それを見た蘇我は、護人をそのまま投げ飛ばし女?の方を見た。
「早くおまえらは、逃げろ!」
蘇我に投げ飛ばされた護人は、そう叫びながら見事に空中で1回転し着地した。
「ふざけんじゃねえ!谷田に何をしやがった!」
蘇我は、そう言いながら女?の方を向き、どなったが、岡部は、『うわぁー!」と声を上げ、護人の方へ逃げて来た。
蘇我は、いつの間にか上着の内ポケットから拳銃を取り出していた。質のあまり良くないロシア製のトカアレフだったが、至近距離なら問題ない・・・相手が人間ならば・・・。
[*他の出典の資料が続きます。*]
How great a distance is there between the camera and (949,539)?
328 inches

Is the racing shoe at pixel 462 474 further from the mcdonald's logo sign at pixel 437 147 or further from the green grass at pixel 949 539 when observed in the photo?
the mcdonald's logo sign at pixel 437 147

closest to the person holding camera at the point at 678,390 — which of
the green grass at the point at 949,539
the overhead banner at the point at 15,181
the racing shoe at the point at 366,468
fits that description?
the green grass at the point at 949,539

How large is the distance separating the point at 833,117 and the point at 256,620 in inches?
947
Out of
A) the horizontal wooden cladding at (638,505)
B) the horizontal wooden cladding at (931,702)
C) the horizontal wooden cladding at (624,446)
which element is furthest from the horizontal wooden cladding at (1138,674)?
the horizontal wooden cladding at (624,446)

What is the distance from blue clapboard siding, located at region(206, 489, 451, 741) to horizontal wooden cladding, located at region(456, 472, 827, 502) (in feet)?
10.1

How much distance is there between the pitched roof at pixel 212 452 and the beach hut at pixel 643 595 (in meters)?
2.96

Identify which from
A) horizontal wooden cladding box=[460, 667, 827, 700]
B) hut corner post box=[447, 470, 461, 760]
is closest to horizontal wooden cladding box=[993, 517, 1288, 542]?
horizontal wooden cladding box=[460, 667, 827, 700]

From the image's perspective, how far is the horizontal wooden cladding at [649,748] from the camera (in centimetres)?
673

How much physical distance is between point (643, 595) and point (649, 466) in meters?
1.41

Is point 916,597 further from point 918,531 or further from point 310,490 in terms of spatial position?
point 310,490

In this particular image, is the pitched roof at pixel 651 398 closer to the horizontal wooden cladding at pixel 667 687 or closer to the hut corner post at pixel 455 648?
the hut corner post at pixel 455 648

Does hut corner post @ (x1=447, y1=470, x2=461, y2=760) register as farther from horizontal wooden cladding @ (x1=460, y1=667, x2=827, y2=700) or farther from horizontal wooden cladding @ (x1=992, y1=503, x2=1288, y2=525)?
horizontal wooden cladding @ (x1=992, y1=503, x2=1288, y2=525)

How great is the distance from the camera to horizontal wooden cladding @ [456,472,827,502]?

護人は「チッ!」と舌打ちをすると逃げて来た岡部に更に逃げろと目で合図を送った。
暗がりの中からゆっくりその女?がこちらに向かって歩いて来た。
薄笑いを浮かべたその女?は、ショートヘアで見ようによっては、高校生位の年齢にも思えた。
「てめぇ、何もんだよ!」
女?を観た蘇我は、なにか女?に違和感を感じた。そう、身体のバランスが変なのだ。両腕がその身体には”長過ぎる”のである。両手の指の先は、地面に触れる位の長さになっていた。が、その腕が蘇我の見ている前で”スゥーッ”と普通の人間の腕の長さに戻っていった。
「おい、おっさんもそこから逃げろ。死ぬぞ」
護人の言葉に、
「クソガキ!この女はなんなんだよ!」
蘇我は、近寄って来る女?に銃口を向けながら、護人に言った。
「おまえ、化け物か」
そう呟いた蘇我は、いままで数々の修羅場をくぐり抜けて来た。蟹田が現れなければ、自分が"神竜会”を継いだに違いないと思っていた。蟹田にはそれ故、恨みを持っていた。腕力では蟹田に勝るが、巨漢故、スピードでは蟹田に劣ると考えていた蘇我は、”なにか”の時の為に拳銃をいつも隠し持っていたのだ。
「なんだい、オマエ達は普通の人間みたいだねぇ」
女?が蘇我にそう言ったと同時に、蘇我はトカレフの引き金を引いた。拳銃の音が一発、二発、三発と続けて鳴った。
この距離ならば、女?の身体は、肉片の塊の幾つかを飛び散らせ、真赤な血を噴き出しその場に崩れ落ちる筈だった。護人の後ろからその状況を見ていた岡部もそう思った。それは、当然だ。あの距離で3発も銃で撃たれて死なない人間なんている筈はないのだから。
岡部は、「蘇我さん!」と言って護人の静止を無視して蘇我の元に駆け寄った。
蘇我は、銃を撃ったそのままの姿勢で女?を見ていた。そして、岡部も女?を見た。女?は、その場に”普通”に立っていた。